Law School Discussion


« on: November 27, 2012, 09:44:29 PM »
Should I edit my resume for the applications? I have a strong resume used for when applying for jobs - but it is limited to fit on one page. Should I be listing all of my past jobs? What exactly should be included?


Re: Resume
« Reply #1 on: November 27, 2012, 09:55:21 PM »
Keep it to one page that is the length you will be using when applying for attorney jobs out of law school unless you have some crazy experience. I doubt the admissions committee will spend more than 10 seconds looking at your resume unless you have something crazy on there i.e. NFL football player, Navy Seal, Journalist for the Wall Street Journal, or something along those lines.
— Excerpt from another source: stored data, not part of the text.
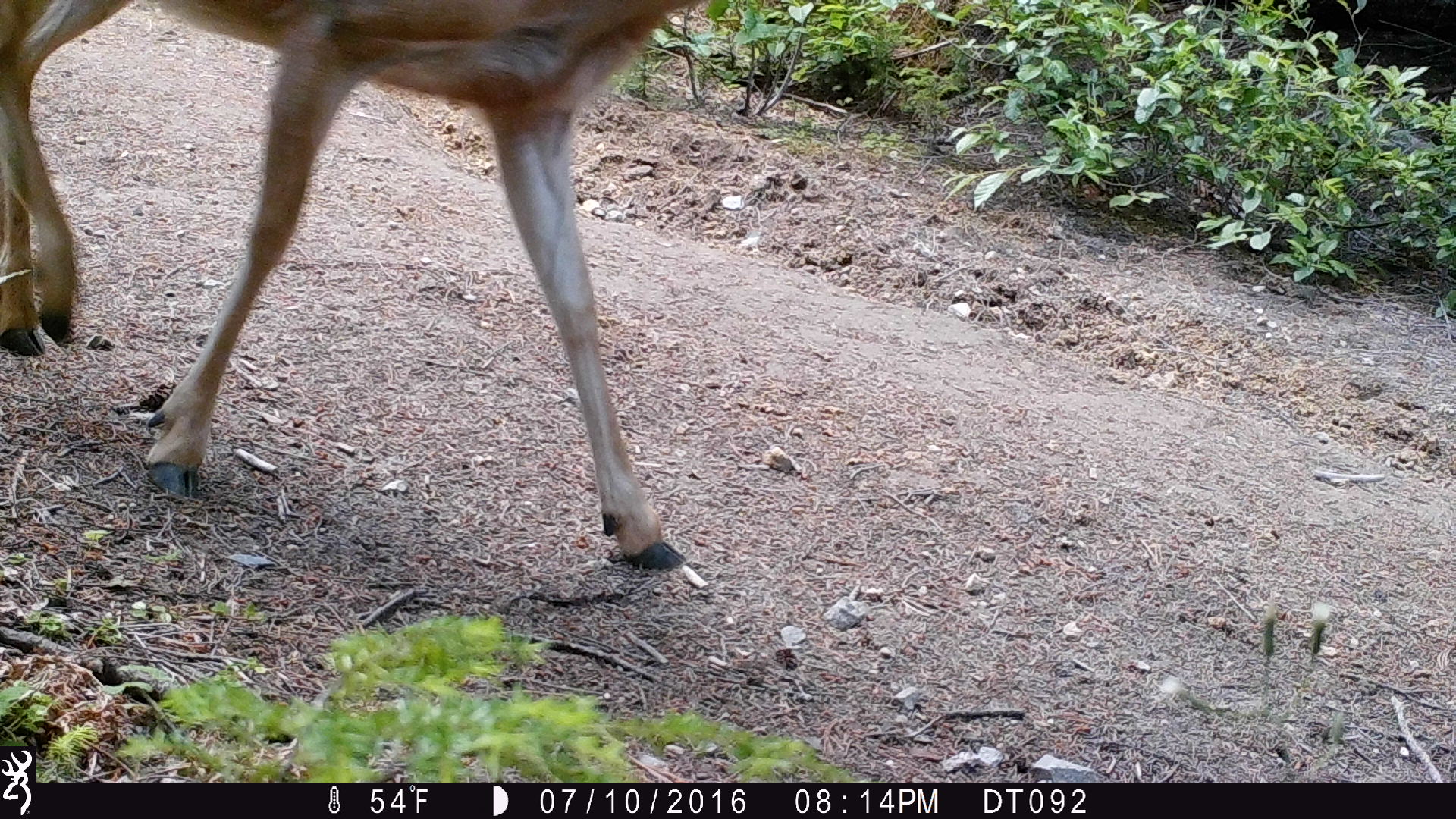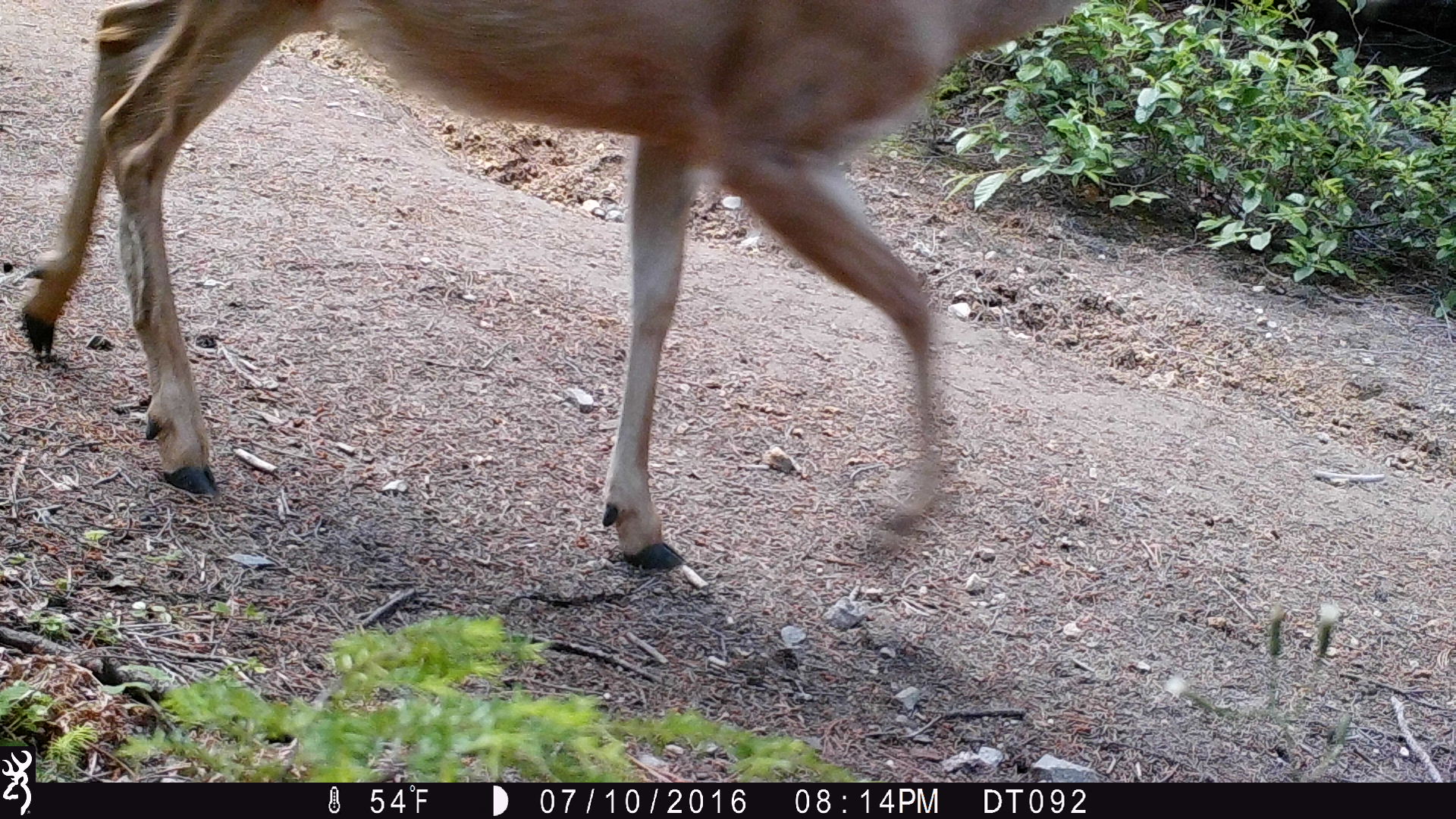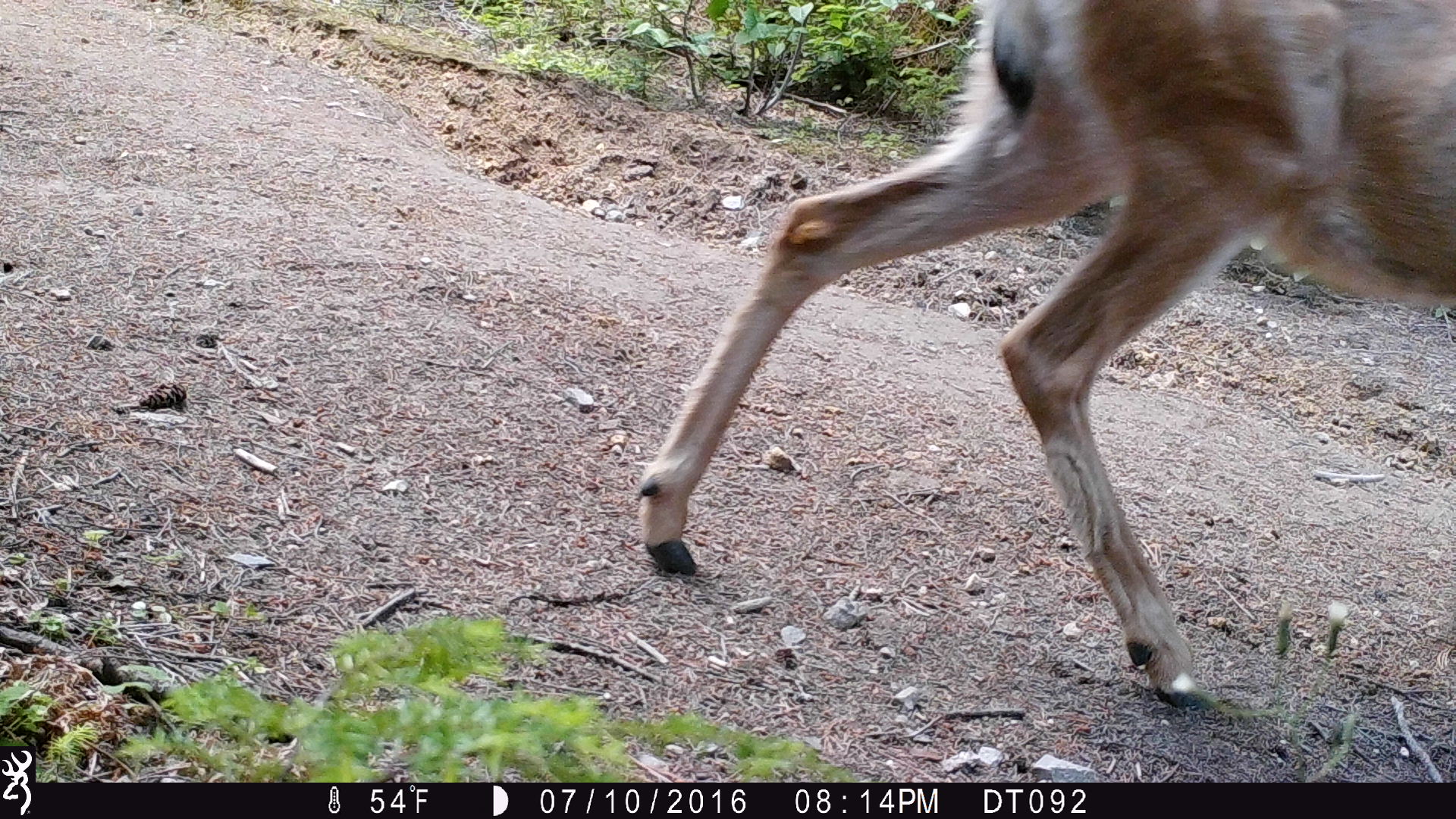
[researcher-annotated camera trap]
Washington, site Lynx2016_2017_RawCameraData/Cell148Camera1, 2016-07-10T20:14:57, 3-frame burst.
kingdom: Animalia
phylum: Chordata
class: Mammalia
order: Artiodactyla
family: Cervidae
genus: Odocoileus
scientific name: Odocoileus hemionus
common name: mule deer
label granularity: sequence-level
If it is 2 years at company X etc, etc then it really won't hurt or help your application and the majority of the committees decision will be based on numbers as it almost always is.

Re: Resume
« Reply #2 on: November 29, 2012, 09:48:02 PM »
Unless you have a lot of work experience or some serious academic publications, one page is probably fine.

What should be included is everything that helps the admissions committee get a (positive) idea about you.

Re: Resume
« Reply #3 on: December 12, 2012, 02:43:02 PM »
I patterned my resume after the faculty members' curriculum vitae because I figured, "When in academia, do as the academics do."

Re: Resume
« Reply #4 on: December 12, 2012, 09:22:40 PM »
That is not a bad of way doing it and as we all know there is never a right way to do a resume. X guy might want bullet points, Y girl may want paragraph format, Z guy might be upset if you use 11 font to save space, W girl might think it is clever to use 11 point font to save space it is all very subjective.

With that said law school admissions is pretty much all numbers and as long as the name on your resume is spelled right and not in crayon it probably won't make much of a difference.

Re: Resume
« Reply #5 on: December 13, 2012, 04:11:26 PM »
I do not know if most people want to submit a C.V. for law school applications. It makes sense for some people with significant undergraduate research or other graduate school work. You are applying to an academic institution, but not academia itself. In the end most people will probably be best served by a business resume since that's what you'd be sending out as a lawyer.